Kaiser Permanente has long demonstrated the value and overall benefits of a narrow-network model (in the Kaiser case, patients almost exclusively see Kaiser doctors), but new insurance companies such as OSCAR are disrupting the traditional market by creating narrow networks (for example, in New York, OSCAR partnered with Mount Sinai and Montefiore medical centers to create a curated provider network).
Small practices who are efficient, strategic and technology-friendly are likely to find success partnering with providers such as OSCAR since they can easily ‘plug in’ to the model successfully.

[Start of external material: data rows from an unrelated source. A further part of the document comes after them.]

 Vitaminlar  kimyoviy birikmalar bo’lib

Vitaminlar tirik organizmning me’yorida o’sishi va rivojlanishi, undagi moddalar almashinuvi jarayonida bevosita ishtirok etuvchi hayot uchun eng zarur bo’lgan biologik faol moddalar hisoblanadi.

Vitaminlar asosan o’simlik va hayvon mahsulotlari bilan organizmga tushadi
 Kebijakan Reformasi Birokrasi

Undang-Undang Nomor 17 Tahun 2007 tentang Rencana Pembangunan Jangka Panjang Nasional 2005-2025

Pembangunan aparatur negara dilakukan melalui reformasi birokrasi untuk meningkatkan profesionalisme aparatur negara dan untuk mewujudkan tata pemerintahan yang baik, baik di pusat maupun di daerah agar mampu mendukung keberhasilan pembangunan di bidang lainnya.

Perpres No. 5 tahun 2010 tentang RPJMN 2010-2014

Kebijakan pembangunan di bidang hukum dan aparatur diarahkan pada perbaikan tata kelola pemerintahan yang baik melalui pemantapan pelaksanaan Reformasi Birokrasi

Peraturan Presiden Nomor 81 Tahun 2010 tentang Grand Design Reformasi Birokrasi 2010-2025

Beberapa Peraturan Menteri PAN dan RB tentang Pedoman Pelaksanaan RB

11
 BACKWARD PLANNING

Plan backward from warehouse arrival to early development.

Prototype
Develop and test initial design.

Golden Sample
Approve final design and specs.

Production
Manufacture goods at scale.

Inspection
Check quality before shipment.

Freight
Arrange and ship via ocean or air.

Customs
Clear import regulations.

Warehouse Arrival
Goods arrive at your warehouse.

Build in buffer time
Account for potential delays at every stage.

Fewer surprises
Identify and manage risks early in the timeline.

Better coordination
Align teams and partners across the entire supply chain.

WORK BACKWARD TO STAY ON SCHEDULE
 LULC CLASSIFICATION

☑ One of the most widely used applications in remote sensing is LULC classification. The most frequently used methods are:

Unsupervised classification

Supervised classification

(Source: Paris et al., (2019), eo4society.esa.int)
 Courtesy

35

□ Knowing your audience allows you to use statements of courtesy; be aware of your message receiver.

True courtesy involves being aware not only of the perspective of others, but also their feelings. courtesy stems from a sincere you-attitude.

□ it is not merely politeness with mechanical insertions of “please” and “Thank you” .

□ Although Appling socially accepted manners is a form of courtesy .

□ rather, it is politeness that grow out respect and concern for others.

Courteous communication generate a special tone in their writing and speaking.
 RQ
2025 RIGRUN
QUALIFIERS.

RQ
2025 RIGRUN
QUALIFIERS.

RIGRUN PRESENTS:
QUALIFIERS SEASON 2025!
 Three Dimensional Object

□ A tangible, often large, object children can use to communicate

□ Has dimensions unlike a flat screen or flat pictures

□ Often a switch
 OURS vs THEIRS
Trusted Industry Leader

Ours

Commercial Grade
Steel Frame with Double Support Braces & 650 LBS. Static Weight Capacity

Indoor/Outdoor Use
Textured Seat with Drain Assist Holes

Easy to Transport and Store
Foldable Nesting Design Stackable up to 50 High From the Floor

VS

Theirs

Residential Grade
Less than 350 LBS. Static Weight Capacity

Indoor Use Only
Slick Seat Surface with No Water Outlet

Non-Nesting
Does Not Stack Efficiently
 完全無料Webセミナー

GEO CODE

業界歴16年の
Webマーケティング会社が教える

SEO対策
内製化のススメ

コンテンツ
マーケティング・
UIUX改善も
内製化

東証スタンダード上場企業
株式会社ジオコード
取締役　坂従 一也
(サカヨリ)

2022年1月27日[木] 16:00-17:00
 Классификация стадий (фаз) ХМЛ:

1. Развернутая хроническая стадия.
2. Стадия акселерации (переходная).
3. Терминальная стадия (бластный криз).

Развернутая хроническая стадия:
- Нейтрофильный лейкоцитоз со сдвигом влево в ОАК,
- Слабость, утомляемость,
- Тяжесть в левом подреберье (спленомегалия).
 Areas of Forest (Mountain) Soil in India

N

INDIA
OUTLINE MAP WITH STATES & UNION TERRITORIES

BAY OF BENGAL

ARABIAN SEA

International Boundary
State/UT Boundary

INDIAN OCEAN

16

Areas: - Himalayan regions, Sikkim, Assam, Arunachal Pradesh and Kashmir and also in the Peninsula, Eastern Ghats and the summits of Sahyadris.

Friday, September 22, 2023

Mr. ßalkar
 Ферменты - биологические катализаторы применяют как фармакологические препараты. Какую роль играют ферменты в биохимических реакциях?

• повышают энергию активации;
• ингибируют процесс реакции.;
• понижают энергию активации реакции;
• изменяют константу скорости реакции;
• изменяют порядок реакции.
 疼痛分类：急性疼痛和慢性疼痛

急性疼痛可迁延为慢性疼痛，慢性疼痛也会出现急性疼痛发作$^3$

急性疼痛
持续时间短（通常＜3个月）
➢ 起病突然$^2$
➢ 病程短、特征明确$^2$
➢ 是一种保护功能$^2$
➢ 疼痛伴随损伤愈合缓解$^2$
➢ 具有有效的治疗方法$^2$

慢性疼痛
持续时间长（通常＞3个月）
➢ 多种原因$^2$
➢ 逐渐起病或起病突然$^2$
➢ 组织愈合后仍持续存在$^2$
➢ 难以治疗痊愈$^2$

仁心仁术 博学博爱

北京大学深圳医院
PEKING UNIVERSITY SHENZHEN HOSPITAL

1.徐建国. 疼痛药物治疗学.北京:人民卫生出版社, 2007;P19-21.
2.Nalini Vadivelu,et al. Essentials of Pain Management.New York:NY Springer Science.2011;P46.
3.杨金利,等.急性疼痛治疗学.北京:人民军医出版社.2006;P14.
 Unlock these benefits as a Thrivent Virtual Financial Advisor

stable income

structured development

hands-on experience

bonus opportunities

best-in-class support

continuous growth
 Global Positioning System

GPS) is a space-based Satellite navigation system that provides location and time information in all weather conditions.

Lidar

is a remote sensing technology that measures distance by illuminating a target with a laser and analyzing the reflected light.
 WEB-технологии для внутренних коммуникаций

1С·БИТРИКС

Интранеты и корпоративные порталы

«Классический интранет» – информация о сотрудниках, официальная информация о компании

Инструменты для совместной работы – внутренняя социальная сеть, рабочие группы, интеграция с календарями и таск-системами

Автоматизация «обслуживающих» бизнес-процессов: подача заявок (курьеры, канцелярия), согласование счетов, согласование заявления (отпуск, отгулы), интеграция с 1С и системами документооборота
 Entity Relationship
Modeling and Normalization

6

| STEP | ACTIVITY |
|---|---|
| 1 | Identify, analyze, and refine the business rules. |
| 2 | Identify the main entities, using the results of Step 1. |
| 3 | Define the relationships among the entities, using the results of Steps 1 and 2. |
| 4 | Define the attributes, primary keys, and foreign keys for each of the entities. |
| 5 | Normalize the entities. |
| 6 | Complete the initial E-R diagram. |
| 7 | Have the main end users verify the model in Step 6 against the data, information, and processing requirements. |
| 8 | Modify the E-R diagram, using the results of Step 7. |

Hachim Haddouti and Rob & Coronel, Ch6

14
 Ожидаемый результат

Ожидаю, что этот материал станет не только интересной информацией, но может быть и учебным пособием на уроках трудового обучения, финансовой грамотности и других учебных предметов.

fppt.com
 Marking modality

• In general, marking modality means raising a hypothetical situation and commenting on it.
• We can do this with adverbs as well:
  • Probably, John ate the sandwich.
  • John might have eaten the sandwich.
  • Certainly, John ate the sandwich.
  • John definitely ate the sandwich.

Takeaway: Industry consolidation has long forced small practices to suffer for lack of scale in a competitive healthcare marketplace, but narrow networks and other innovations can actually benefit small practices who are efficient and technology-savvy.
5. Shifting Point-of-Access Opportunities
The era of waiting days or even weeks for a traditional doctor’s appointment as the only means of accessing healthcare are rapidly coming to an end. In many states, physician assistants (PAs) or nurse practitioners (NPs) can now deliver care independently (or with minimal real-time oversight), dramatically increasing the flexibility and access for general and family practice care. CVS Health famously stopped selling cigarettes back in 2014, taking a massive $2 billion per year revenue hit up-front in order to position itself as a leading primary care provider in the Affordable Care Act (ACA) era.
In addition to retail-based practices such as those now located inside many CVS stores, upscale private providers such as OneMedical (not to mention insurers like OSCAR) are offering app-based real-time access to a doctor outside of normal practice hours.
Takeaway: Patients are learning to expect and experience 24/7 real-time access to providers via mobile apps and web interactions. Partnering with other practices or with third-party services to offer this capability to your patients can dramatically decrease patient defection and ratchet up satisfaction at the same time.
In the end, what all five of these innovations share in common is a unified focus on reducing friction and frustration in the healthcare system, for both providers and patients. In that sense, they all align patients and providers on the same side of a shared mission to make healthcare easier to access, faster to obtain, and simpler to adhere to over time. Patients’ clinical outcomes, as well as their customer loyalty and satisfaction, can all be enhanced through the adoption of one or more of these innovations within your small practice today.